_Directions for this task_: Will you give the material below again, every line exactly as it is?

_Given records_:
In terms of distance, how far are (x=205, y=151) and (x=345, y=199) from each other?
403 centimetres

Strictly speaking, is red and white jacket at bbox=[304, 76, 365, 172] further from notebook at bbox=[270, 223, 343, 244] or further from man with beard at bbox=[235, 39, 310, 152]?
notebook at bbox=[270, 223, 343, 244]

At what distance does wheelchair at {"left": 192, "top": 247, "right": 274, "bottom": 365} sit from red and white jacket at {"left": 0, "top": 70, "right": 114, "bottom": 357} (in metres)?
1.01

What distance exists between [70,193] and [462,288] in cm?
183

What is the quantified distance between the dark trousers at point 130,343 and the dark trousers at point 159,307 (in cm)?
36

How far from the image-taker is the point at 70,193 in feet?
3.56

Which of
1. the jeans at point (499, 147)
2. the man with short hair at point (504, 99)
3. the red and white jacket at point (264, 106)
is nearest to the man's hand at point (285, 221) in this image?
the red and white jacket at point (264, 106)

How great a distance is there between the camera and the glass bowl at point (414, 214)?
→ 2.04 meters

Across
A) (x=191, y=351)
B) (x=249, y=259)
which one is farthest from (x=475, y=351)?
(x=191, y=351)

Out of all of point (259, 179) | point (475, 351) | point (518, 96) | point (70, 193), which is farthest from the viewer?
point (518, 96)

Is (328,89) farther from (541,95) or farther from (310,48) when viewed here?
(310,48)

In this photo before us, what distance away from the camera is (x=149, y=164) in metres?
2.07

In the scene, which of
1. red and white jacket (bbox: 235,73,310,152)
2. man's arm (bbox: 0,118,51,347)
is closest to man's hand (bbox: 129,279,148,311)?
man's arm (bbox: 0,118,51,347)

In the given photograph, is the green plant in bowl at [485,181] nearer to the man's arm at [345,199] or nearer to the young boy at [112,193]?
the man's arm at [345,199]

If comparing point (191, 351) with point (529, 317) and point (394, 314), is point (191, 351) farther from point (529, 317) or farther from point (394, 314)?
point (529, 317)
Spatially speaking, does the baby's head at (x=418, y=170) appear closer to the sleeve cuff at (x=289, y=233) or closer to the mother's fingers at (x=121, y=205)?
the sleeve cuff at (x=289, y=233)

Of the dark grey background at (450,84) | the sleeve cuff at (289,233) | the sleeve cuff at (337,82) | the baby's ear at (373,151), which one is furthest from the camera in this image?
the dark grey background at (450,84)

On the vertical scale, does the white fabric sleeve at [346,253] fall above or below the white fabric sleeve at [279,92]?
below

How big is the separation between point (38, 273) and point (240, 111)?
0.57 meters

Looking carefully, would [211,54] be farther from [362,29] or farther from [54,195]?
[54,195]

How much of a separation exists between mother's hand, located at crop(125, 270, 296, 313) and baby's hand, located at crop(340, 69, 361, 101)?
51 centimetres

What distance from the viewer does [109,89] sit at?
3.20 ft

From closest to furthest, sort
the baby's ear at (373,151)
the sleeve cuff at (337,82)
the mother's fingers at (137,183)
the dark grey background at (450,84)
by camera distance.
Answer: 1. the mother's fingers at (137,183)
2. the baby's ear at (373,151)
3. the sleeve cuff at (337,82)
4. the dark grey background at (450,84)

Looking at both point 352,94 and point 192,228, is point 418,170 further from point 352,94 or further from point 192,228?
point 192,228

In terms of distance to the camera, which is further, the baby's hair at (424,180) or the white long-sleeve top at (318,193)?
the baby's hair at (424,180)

_Correct result_:
In terms of distance, how far are (x=205, y=151) and (x=345, y=199) from each other?
403 centimetres

Strictly speaking, is red and white jacket at bbox=[304, 76, 365, 172] further from notebook at bbox=[270, 223, 343, 244] or further from man with beard at bbox=[235, 39, 310, 152]?
notebook at bbox=[270, 223, 343, 244]

At what distance does wheelchair at {"left": 192, "top": 247, "right": 274, "bottom": 365} sit from red and white jacket at {"left": 0, "top": 70, "right": 114, "bottom": 357} (in metres)?
1.01

What distance exists between [70,193] and [462,288] in cm?
183

What is the quantified distance between the dark trousers at point 130,343 and the dark trousers at point 159,307 (in cm)?
36

How far from the image-taker is the point at 70,193 in feet?
3.56

Which of
1. the jeans at point (499, 147)
2. the man with short hair at point (504, 99)
3. the red and white jacket at point (264, 106)
is nearest to the man's hand at point (285, 221) in this image?
the red and white jacket at point (264, 106)

How great a distance is there between the camera and the glass bowl at point (414, 214)?
→ 2.04 meters

Across
A) (x=191, y=351)
B) (x=249, y=259)
which one is farthest from (x=475, y=351)?
(x=191, y=351)

Out of all of point (259, 179) | point (475, 351) | point (518, 96) | point (70, 193), which is farthest from the viewer?
point (518, 96)

Is (328,89) farther from (541,95) or farther from (310,48) when viewed here?
(310,48)

In this photo before us, what distance away from the camera is (x=149, y=164) in metres?
2.07

In the scene, which of
1. red and white jacket (bbox: 235,73,310,152)
2. man's arm (bbox: 0,118,51,347)
is closest to man's hand (bbox: 129,279,148,311)?
man's arm (bbox: 0,118,51,347)

In the given photograph, is the green plant in bowl at [485,181] nearer to the man's arm at [345,199] or nearer to the young boy at [112,193]?
the man's arm at [345,199]

If comparing point (191, 351) with point (529, 317) and point (394, 314), is point (191, 351) farther from point (529, 317) or farther from point (394, 314)?
point (529, 317)
Spatially speaking, does the baby's head at (x=418, y=170) appear closer to the sleeve cuff at (x=289, y=233) or closer to the mother's fingers at (x=121, y=205)?
the sleeve cuff at (x=289, y=233)

Of the dark grey background at (450,84) | the sleeve cuff at (289,233) | the sleeve cuff at (337,82) | the baby's ear at (373,151), which one is furthest from the camera in this image?
the dark grey background at (450,84)

On the vertical scale, does the white fabric sleeve at [346,253] fall above or below the white fabric sleeve at [279,92]?
below

How big is the separation between point (38, 273) and point (240, 111)?
0.57 meters

Looking carefully, would [211,54] be farther from [362,29] or farther from [54,195]?
[54,195]

How much of a separation exists between mother's hand, located at crop(125, 270, 296, 313) and baby's hand, located at crop(340, 69, 361, 101)?
51 centimetres

What distance from the viewer does [109,89] sit at?
3.20 ft

From closest to furthest, sort
the baby's ear at (373,151)
the sleeve cuff at (337,82)
the mother's fingers at (137,183)
the dark grey background at (450,84)
by camera distance.
Answer: 1. the mother's fingers at (137,183)
2. the baby's ear at (373,151)
3. the sleeve cuff at (337,82)
4. the dark grey background at (450,84)

Looking at both point 352,94 and point 192,228, is point 418,170 further from point 352,94 or further from point 192,228?
point 192,228

In terms of distance to the camera, which is further, the baby's hair at (424,180) or the white long-sleeve top at (318,193)?
the baby's hair at (424,180)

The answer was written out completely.